Collected data
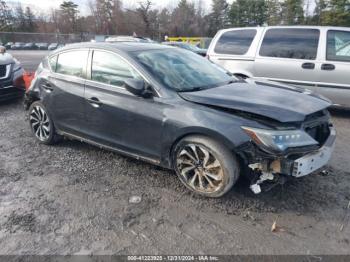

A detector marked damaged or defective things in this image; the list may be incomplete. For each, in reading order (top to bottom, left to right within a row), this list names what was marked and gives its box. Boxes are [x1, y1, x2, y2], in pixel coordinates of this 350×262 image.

crumpled hood [179, 78, 332, 123]
shattered headlight [242, 126, 318, 151]
damaged front end [237, 110, 334, 194]
broken bumper [292, 127, 334, 178]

Required task | Rewrite the lines of the items above as a JSON list of strings, one string per line and no blank lines, omitting the pictures.

Full response |
[
  "A detector marked damaged or defective things in this image; the list may be incomplete. For each, in reading order (top to bottom, left to right within a row), this list names what was marked and gives its box. Boxes are [x1, y1, x2, y2], in pixel coordinates of this 350×262 image.",
  "crumpled hood [179, 78, 332, 123]",
  "shattered headlight [242, 126, 318, 151]",
  "damaged front end [237, 110, 334, 194]",
  "broken bumper [292, 127, 334, 178]"
]